任務 a
依據下面談人權運動的節錄,人權運動含有哪三種意味?
++++ 文章節錄
什麼是階段呢?前頭說過,人權運動含有三種意味:一是教育上平等權,二是職業上平等權,三是政治上平等權。這三件事雖然一貫,但裡頭自然分出個步驟來。在貴族壟斷權利的時代,他們辯護自己唯一的武器,就是說:我們貴族所有的學問知識,你們平民沒有;我們貴族辦得下來的事,你們平民辦不下來。這話對不對呢?對呀。歐洲中世的社會情狀,的確是如此。倘若十八、九世紀依然是這種情狀,我敢保《人權宣言》一定發不出來,即發出來也是空話。所以自文藝復興以來,他們平民第一件最急切的要求,是要和貴族有受同等教育的機會。這種機會陸續到手,他們便十二分努力去增進自己的知識和能力。到十八、九世紀時,平民的知識能力,比貴族只有加高,絕無低下,於是乎一鼓作氣,把平民運動成功了。換一句話說:他們是先把做人條件預備充實,才能把做人的權利擴張圓滿。

他們的女權運動,現在也正往這條路上走。女權運動,也是好幾十年前已經開始了,但勢力很是微微不振。為什麼不振呢?因為女子知識能力的確趕不上男子。為什麼趕不上呢?因為不能和男子有受同等教育的機會。他們用全力打破這一關,打破之後,再一步一步的肉博前去,以次到職業問題,以次到參政權問題。現在歐美這種運動,漸漸的已有一部分成功了。

我們怎麼樣呢?哎,說起來,又慚愧,又可憐,連大部分男子也沒有發明自己是個人,何論女子!狹義的人權運動還沒有做過,說什麼廣義的人權運動!所以有些人主張「女權尚早論」,說等到平民運動完功之後,再做女權運動不遲。這種話對嗎?不對。歐洲造鐵路,先有了狹軌,才漸漸改成廣軌;我們造鐵路,自然一動手就用廣軌,有什麼客氣!歐洲人把狹義廣義的人權運動分作兩回做,我們並作一回,並非不可能的事。但有一件萬不可以忘記:狹軌廣軌固然不成問題,然而沒有築路便想開車,卻是斷斷乎不行的。我說一句不怕諸君嘔氣的話:中國現在男子的知識能力固然也是很幼稚薄弱,但女子又比男子幼稚薄弱好幾倍!講女權嗎?頭一個條件,要不依賴男子而能獨立。換一句話說,是要有職業。譬如某學校出了一個教授的缺,十位女子和十位男子競爭,誰爭贏誰?譬如某公司或某私人要用一位秘書,十位女子和十位男子競爭,又誰爭贏誰?再進一步,假使女子參政權實行規定在憲法,到選舉場中公開講演自由競爭,又誰爭贏誰?以現在情形論,我斗膽敢說:女子十回一定有九回失敗。為什麼呢?因為現在女子的知識能力實實在在不如男子。天生成不如嗎?不然不然,不過因為學力不夠。為什麼學力不夠?為的是從前女子求學不能和男子有均等機會。沒有均等機會,固然不是現在女子之過;然而學力不夠,卻是不能諱言的事實。諸君在英語文讀本裡頭諒來都讀過一句格言:Knowledge is power——知識即權力。不從知識基礎上求權力,權力斷斷乎得不到;僥倖得到,也斷斷乎保持不住。一個人如此,階級相互間也是如此,兩性相互間也是如此。
++++++++
++++ 輸入資料
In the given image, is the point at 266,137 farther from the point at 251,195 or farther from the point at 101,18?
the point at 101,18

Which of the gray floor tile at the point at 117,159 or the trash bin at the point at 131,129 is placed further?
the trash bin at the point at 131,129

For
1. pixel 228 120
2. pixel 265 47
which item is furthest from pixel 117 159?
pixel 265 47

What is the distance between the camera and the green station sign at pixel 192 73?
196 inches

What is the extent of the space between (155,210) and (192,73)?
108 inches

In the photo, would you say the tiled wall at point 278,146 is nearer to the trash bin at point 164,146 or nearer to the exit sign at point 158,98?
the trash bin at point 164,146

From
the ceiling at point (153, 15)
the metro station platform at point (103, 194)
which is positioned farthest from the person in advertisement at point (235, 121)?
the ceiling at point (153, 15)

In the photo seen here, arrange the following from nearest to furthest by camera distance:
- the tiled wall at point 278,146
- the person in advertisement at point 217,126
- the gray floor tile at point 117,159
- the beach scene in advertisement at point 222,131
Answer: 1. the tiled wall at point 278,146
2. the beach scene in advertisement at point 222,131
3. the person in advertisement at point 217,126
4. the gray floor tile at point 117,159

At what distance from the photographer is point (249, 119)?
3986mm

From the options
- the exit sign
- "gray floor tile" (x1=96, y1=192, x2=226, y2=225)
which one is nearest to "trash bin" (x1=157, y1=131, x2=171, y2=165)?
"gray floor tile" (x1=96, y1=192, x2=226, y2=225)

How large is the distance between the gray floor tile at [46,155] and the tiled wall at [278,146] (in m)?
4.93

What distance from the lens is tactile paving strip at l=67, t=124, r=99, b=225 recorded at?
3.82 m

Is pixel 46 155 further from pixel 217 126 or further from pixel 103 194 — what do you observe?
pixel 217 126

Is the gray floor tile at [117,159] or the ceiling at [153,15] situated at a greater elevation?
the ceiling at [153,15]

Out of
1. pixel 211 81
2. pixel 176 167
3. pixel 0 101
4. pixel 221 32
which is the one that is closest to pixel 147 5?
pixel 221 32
++++++++
任務 b
請將上方記錄中從含有「At what distance」的那一行起、到記錄結尾為止的各行原樣照抄,首尾兩行都包括在內。

標準答案 a
教育上平等權、職業上平等權、政治上平等權。

標準答案 b
At what distance from the photographer is point (249, 119)?
3986mm

From the options
- the exit sign
- "gray floor tile" (x1=96, y1=192, x2=226, y2=225)
which one is nearest to "trash bin" (x1=157, y1=131, x2=171, y2=165)?
"gray floor tile" (x1=96, y1=192, x2=226, y2=225)

How large is the distance between the gray floor tile at [46,155] and the tiled wall at [278,146] (in m)?
4.93

What distance from the lens is tactile paving strip at l=67, t=124, r=99, b=225 recorded at?
3.82 m

Is pixel 46 155 further from pixel 217 126 or further from pixel 103 194 — what do you observe?
pixel 217 126

Is the gray floor tile at [117,159] or the ceiling at [153,15] situated at a greater elevation?
the ceiling at [153,15]

Out of
1. pixel 211 81
2. pixel 176 167
3. pixel 0 101
4. pixel 221 32
which is the one that is closest to pixel 147 5?
pixel 221 32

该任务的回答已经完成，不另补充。